=== Description of the task ===
Gather every line below that contains the string "objects", matching its case exactly.

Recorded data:
________

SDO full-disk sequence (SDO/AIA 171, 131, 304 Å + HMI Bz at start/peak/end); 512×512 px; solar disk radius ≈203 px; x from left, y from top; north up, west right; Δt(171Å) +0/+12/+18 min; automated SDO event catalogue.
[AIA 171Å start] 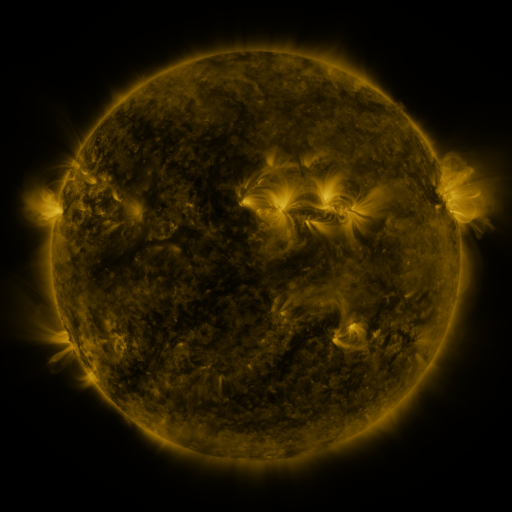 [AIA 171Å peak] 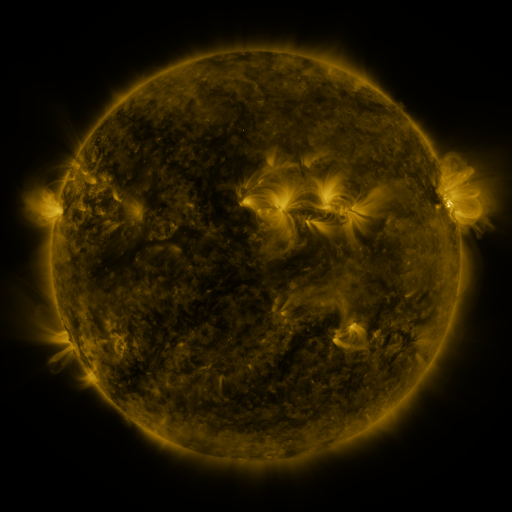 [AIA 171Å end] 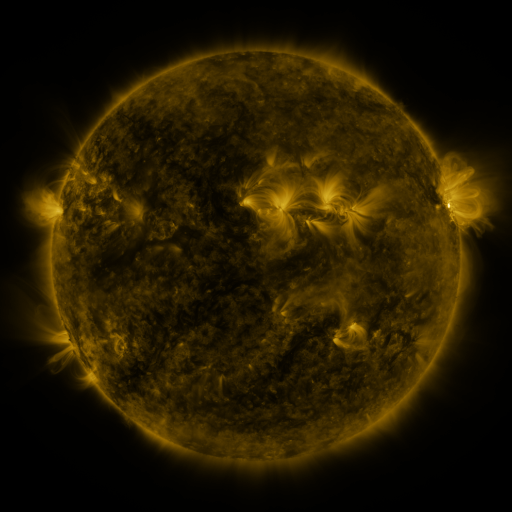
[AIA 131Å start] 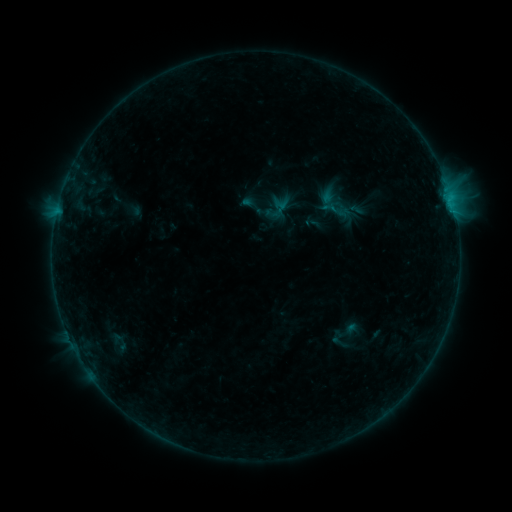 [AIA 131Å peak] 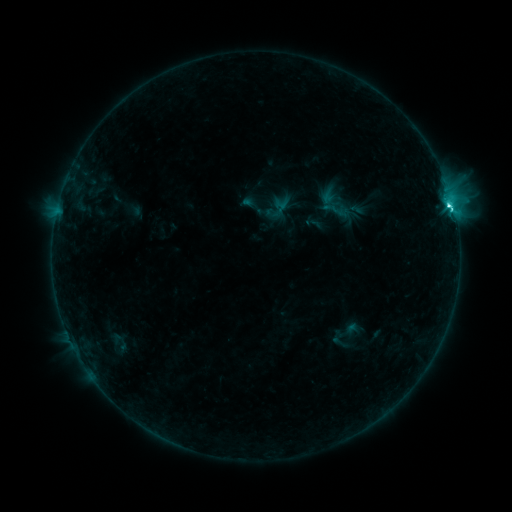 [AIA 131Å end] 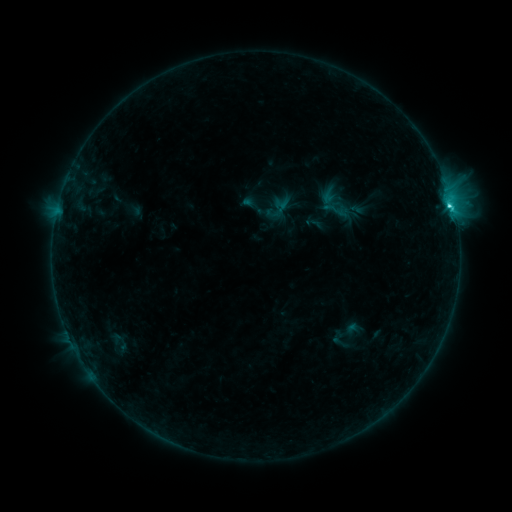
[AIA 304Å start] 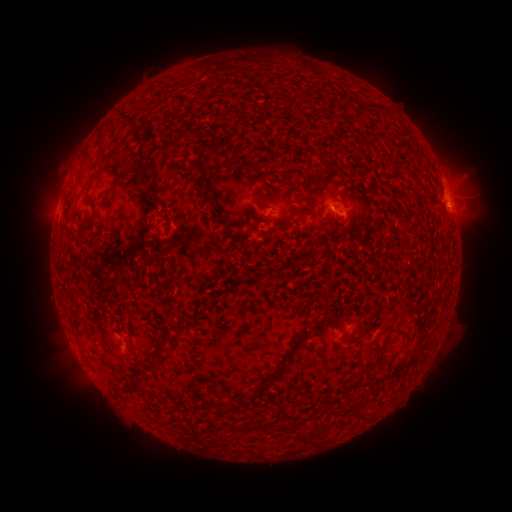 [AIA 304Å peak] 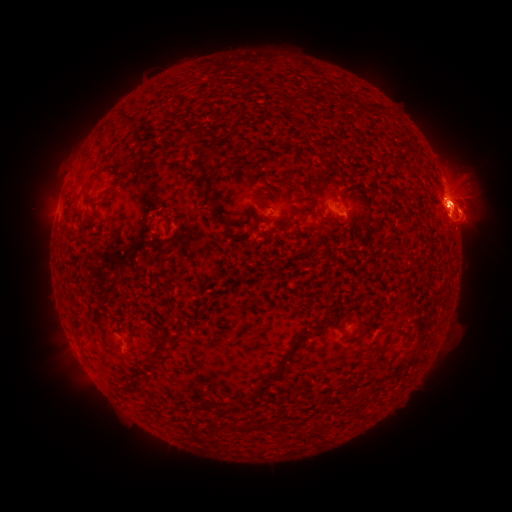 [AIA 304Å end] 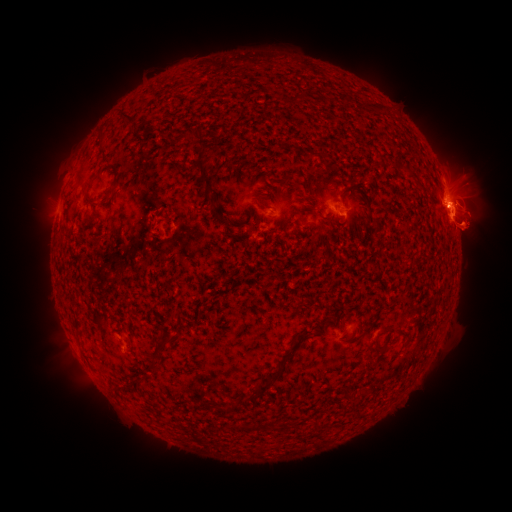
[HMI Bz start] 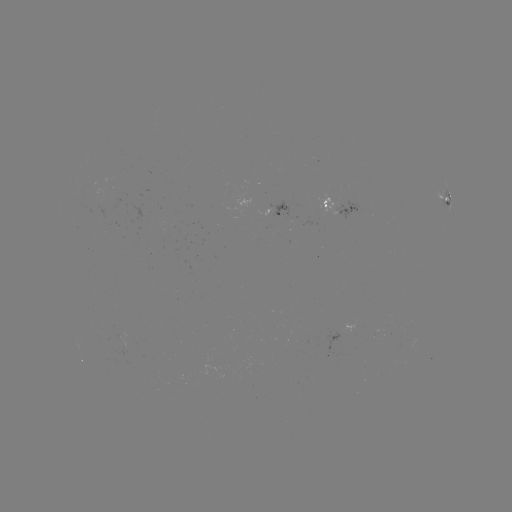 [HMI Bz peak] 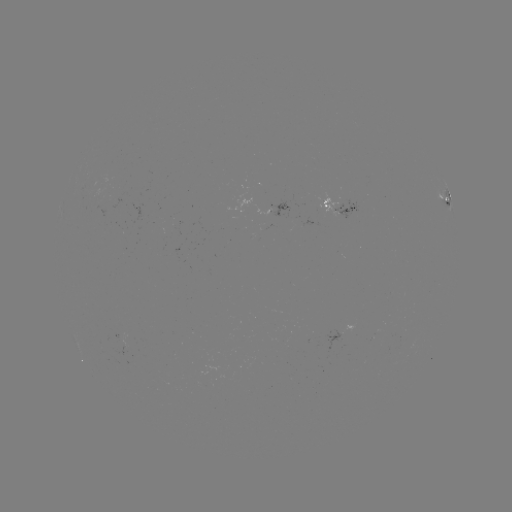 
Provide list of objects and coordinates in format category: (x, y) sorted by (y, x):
C3.9 flare: (449, 207)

________

=== Response below ===
Provide list of objects and coordinates in format category: (x, y) sorted by (y, x):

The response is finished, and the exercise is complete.